Alright, so lemme try to work this out. I do some raytracing with the object's velocity vector, find the first thing it intersects and the normal of the collision (which would just be a horizontal or vertical line with AABBs, regardless of the ray angle, I think?), then zero the vector along that normal I calculated. So in the case of moving down and to the right, my vector would end up pointing straight to the right instead. Then I repeat until there are no intersections with the ray.
Yup, that's the idea.
Also, I assume that zeroing the vector along an axis involves vector multiplication (dot product or cross product), but I'm not sure of the exact operations I should be doing here. It would be extremely useful if I could get this working with slopes.
You can multiply it by the "swap" of the normal. This is usually what we mean when we talk about transposing a vector. You can go into the math, but in programming terms, it boils down to this: if the normal vector is {x, y}, then you want to multiply the velocity vector by {y, x}.

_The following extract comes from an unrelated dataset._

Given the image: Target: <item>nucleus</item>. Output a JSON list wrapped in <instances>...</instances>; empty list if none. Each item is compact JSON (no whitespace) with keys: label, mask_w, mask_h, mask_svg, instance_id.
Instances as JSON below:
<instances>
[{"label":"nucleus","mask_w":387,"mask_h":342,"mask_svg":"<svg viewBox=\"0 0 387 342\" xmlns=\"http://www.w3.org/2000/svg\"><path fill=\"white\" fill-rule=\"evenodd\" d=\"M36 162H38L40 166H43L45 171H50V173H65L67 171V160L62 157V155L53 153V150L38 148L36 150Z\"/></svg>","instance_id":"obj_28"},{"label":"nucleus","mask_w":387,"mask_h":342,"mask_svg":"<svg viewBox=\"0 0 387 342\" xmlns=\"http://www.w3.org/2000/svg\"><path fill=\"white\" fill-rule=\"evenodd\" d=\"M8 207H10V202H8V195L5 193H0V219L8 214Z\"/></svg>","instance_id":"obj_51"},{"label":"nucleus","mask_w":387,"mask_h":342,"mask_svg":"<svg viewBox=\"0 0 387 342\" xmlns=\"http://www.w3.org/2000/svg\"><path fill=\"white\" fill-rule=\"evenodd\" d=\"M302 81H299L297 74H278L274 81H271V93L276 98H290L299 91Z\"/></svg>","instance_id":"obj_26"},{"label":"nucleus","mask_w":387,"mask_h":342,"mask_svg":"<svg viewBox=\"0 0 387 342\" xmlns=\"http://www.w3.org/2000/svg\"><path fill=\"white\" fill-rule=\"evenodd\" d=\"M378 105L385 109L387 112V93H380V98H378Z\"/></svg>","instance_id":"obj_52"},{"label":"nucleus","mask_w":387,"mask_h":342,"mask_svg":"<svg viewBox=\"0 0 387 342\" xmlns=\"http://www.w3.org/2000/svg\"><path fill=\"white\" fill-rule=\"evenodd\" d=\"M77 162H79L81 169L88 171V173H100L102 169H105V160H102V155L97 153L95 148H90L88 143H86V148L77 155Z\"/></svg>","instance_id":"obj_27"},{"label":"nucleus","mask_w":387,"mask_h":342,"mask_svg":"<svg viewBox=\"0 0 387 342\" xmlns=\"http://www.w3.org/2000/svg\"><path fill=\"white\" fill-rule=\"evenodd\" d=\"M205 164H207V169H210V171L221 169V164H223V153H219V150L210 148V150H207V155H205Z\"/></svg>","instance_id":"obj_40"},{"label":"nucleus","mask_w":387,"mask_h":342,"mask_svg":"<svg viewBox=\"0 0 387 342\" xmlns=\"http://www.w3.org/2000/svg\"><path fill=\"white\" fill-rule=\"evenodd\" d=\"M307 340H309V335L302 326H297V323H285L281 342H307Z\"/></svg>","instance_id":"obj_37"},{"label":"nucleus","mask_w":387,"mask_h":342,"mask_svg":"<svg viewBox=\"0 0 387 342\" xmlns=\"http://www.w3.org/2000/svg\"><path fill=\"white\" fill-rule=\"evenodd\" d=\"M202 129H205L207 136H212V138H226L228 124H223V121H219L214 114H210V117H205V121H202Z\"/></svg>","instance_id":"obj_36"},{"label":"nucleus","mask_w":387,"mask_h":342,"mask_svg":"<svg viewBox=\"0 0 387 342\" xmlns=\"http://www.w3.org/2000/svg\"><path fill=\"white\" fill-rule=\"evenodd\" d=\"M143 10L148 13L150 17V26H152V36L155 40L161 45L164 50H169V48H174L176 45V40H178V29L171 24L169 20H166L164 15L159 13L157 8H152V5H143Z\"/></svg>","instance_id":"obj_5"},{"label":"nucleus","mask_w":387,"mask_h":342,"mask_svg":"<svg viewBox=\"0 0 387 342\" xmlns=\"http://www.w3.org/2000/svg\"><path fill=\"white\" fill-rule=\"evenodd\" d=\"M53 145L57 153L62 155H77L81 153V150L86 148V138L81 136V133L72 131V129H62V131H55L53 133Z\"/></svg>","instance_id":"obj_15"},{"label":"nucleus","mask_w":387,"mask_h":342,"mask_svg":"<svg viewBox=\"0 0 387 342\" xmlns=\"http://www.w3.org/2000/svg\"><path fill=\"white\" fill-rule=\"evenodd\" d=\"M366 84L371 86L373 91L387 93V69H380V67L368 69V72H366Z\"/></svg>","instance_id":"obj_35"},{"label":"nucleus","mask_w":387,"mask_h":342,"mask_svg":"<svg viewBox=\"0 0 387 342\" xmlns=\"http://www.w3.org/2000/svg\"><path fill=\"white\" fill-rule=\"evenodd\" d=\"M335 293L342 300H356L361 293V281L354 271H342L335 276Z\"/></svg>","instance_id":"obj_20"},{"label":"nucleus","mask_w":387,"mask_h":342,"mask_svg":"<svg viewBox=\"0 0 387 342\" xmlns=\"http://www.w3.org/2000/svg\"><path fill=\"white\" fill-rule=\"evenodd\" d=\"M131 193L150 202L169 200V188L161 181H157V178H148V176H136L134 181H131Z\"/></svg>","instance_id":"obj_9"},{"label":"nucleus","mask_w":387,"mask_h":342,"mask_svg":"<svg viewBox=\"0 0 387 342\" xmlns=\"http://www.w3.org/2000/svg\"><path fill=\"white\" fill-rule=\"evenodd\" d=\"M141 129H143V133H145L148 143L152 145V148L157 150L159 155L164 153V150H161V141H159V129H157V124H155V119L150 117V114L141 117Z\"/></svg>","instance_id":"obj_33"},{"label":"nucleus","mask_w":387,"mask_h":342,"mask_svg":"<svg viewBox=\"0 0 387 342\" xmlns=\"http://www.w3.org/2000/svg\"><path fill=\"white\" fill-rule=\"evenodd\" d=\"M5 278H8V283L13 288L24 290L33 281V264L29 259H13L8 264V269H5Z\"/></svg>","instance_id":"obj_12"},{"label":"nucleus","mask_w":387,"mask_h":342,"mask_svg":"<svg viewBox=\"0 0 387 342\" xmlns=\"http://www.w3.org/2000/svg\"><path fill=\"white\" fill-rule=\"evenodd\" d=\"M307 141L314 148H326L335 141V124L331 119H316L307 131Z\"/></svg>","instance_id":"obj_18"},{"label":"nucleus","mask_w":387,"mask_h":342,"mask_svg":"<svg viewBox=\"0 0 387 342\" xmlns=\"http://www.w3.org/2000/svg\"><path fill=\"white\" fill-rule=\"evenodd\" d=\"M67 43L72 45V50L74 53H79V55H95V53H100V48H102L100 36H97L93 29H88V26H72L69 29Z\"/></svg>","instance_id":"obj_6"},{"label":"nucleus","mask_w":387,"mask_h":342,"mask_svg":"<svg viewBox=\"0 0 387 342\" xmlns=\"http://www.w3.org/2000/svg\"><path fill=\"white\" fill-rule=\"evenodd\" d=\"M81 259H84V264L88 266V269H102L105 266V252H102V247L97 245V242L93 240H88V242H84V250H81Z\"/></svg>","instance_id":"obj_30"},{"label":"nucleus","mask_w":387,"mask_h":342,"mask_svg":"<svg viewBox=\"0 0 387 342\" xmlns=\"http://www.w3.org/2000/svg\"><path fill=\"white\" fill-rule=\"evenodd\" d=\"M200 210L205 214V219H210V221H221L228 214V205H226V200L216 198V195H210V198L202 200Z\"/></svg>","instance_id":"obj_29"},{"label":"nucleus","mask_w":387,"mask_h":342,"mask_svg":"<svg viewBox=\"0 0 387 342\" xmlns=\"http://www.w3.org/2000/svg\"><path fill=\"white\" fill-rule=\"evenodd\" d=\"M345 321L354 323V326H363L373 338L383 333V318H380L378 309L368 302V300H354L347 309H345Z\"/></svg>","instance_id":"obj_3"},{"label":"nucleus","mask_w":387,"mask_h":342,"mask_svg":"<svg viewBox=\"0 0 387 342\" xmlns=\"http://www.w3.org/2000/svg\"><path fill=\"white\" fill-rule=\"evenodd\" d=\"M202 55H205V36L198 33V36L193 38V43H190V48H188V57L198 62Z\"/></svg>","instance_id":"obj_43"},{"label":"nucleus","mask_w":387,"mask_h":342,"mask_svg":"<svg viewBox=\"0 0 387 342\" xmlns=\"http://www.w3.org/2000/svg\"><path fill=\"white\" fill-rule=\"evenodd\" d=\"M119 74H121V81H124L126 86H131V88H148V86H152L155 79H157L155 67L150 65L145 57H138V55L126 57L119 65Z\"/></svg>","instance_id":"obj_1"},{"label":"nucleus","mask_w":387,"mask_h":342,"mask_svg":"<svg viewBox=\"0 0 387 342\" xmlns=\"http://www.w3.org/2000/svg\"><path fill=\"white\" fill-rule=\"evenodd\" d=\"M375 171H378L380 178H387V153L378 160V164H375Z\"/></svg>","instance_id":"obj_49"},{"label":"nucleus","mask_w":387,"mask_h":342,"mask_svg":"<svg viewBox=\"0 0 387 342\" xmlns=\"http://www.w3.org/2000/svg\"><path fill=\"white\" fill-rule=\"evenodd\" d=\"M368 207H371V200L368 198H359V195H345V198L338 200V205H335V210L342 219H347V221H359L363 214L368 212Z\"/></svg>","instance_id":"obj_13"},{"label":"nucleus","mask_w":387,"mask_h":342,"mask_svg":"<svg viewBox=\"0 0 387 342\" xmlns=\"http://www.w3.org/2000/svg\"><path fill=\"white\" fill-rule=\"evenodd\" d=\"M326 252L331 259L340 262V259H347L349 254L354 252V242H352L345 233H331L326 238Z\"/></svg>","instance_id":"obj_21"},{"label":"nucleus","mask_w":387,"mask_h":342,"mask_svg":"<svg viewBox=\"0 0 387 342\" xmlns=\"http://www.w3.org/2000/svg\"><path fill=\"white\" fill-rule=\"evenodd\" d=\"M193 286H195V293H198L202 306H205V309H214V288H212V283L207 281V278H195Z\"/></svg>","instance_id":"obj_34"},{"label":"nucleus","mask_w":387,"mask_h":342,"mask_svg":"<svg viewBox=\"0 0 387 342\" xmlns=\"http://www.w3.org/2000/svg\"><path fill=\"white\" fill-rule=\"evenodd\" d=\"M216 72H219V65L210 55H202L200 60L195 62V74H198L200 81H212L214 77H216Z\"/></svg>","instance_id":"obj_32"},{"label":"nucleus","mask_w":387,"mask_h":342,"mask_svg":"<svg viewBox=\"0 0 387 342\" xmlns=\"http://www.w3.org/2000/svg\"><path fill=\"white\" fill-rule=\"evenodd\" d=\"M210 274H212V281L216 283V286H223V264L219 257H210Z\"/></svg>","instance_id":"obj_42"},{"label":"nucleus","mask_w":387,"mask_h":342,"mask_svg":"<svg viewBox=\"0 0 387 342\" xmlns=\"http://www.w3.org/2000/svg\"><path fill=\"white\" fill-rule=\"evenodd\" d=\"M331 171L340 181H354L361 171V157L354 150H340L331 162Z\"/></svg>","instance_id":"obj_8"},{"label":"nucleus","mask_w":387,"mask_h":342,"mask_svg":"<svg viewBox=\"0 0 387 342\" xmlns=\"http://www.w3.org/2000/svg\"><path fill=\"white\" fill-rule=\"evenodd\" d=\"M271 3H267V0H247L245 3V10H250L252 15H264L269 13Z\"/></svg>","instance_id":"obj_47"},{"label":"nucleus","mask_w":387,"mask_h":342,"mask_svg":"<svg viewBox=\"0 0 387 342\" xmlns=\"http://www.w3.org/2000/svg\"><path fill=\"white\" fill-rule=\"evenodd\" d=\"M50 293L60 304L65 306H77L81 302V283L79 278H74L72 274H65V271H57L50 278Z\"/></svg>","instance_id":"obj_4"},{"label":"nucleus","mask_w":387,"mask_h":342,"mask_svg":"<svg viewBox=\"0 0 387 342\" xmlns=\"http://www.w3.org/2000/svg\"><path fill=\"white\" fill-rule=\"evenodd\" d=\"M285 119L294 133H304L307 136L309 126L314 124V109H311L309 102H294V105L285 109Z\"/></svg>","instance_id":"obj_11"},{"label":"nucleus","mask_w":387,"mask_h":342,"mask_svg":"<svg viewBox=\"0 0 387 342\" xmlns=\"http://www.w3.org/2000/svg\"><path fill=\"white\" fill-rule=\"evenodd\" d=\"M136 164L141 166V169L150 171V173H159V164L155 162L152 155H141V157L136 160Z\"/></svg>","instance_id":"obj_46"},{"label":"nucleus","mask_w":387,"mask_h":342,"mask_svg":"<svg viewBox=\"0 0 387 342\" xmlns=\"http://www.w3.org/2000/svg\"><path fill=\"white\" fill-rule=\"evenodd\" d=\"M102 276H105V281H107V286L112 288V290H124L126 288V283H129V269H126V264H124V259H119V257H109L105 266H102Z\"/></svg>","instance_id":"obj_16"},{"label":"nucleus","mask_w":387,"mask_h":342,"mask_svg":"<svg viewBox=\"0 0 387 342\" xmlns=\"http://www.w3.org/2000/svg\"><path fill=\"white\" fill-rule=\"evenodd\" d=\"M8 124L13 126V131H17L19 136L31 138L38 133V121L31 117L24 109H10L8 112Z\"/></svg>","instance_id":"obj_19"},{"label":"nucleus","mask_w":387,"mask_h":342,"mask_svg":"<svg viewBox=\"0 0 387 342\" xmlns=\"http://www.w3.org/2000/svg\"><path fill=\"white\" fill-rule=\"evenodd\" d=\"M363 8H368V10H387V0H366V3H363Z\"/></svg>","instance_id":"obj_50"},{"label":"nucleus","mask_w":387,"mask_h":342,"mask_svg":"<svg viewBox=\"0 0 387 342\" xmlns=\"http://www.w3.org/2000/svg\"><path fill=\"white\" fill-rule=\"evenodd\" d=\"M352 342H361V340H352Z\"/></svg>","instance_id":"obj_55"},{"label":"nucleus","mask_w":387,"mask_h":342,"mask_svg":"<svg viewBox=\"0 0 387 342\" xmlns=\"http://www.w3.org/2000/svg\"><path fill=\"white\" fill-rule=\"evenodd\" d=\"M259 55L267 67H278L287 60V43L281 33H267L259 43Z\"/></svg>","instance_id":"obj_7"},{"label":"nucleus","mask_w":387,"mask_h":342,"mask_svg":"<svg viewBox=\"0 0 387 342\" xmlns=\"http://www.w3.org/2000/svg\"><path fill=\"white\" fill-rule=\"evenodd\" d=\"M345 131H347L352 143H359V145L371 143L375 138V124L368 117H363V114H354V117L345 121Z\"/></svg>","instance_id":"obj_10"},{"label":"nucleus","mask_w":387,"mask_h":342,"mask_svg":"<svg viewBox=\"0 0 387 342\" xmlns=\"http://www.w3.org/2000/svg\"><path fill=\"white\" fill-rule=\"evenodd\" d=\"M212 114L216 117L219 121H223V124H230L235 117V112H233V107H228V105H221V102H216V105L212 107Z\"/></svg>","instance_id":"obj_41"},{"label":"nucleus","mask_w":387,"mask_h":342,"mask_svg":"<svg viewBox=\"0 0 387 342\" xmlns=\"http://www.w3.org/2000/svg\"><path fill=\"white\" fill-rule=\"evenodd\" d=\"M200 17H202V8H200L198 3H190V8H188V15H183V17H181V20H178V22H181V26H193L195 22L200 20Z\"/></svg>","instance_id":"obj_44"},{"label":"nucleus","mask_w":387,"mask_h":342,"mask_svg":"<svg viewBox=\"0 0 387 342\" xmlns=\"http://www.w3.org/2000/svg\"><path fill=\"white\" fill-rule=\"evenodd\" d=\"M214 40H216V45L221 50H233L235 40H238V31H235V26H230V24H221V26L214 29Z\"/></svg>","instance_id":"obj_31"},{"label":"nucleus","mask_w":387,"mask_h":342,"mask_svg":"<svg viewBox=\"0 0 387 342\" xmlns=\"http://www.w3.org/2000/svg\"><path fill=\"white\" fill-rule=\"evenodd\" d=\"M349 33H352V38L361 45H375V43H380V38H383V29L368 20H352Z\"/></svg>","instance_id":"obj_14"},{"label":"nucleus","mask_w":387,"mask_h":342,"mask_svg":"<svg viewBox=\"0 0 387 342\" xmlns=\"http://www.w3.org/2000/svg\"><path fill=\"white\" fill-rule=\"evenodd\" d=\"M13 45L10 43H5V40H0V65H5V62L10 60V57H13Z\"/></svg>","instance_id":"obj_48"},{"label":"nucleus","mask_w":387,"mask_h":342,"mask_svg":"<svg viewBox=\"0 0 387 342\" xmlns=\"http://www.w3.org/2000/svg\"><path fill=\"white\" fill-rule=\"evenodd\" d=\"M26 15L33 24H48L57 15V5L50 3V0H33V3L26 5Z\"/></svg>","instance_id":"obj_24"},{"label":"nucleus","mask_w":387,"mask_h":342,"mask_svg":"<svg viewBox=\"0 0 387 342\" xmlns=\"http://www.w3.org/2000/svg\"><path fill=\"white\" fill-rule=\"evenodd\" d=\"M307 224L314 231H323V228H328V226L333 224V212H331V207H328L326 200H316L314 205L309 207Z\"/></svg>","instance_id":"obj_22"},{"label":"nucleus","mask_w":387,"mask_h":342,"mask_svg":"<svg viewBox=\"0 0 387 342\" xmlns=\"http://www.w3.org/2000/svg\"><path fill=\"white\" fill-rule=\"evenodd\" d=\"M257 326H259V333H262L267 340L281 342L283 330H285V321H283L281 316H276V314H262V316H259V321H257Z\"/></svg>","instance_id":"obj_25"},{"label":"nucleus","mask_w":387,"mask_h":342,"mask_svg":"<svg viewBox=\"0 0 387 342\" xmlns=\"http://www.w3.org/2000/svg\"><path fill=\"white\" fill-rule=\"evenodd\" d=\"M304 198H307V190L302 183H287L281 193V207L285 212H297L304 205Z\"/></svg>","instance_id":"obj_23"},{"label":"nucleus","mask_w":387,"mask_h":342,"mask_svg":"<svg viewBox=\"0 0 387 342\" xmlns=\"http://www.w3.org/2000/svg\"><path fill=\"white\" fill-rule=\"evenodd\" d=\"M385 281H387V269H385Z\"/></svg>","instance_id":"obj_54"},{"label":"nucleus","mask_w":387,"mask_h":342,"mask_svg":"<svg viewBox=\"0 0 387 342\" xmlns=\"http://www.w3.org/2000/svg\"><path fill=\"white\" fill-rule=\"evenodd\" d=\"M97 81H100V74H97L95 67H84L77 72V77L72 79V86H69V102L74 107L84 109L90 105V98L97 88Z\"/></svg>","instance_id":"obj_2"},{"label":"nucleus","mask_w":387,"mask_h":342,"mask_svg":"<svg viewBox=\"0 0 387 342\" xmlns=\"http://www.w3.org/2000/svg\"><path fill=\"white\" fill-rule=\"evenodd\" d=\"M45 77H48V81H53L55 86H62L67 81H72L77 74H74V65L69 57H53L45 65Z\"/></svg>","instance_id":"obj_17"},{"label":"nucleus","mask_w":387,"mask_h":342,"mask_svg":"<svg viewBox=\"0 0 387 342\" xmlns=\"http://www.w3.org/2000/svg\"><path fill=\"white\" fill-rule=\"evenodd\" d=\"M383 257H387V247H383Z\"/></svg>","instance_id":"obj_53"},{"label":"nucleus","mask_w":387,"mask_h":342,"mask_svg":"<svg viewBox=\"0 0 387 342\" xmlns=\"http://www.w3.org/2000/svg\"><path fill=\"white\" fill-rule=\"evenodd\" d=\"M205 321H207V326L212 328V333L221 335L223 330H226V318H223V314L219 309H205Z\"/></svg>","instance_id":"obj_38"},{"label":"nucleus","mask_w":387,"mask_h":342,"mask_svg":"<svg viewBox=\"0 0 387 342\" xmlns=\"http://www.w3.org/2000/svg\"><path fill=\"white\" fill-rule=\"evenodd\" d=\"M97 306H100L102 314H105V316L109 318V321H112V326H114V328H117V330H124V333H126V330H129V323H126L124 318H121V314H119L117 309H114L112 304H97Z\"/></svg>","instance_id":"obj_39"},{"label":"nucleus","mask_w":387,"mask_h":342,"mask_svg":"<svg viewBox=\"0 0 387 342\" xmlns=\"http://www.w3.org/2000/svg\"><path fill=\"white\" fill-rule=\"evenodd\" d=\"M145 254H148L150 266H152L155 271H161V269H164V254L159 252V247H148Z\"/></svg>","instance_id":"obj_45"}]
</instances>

You can see how this achieves the effect.
EDIT: also I just realized I don't even know where to trace the ray from. Should it be from the AABB's corner which is pointing in the direction of the velocity vector? This might be more difficult than I thought.
There's a really useful thing called the "Minkowski sum". In the context of collision detection, instead of checking whether both AABBs collide by iterating over the corners, you collapse one of them down to a point, then add the width and height to the other one, and check whether the point is within the new, expanded rectangle. I'd do the velocity vector ray trace from the point.
Here's a relevant stackoverflow:
http://stackoverflow.com/questions/16198437/minkowski-sum-for-rectangle-intersection-calculationIt's kind of annoying to find the normal of a slope under an AABB system, but you can still do it... it just means storing more data than you are presently (or extrapolating the slope from the pixels). With an AABB system you just don't know enough to properly find the normal of a collision surface. You could do something real janky like flag the stairs/ramp as a diagonal, assume a 45 degree slope, find the normal of that... but it's not really clean. Basically your code would look like:
if(GetCollision(entityA, entityB)
{
if(entityA.isSlope || entityB.isSlope)
ResolveJankyCollision(entityA, entityB);
else
ResolveAACollision(entityA, entityB)
}
If you're just working on a 2D platformer that doesn't need ultra robust physics (i.e., convex polygon collision detection), this is probably what you want to do. But I'd focus on getting regular AABB working first before implementing special cases like this.
Someone who's better at math than me, feel free to chime in. I am only distantly familiar with what I'm talking about.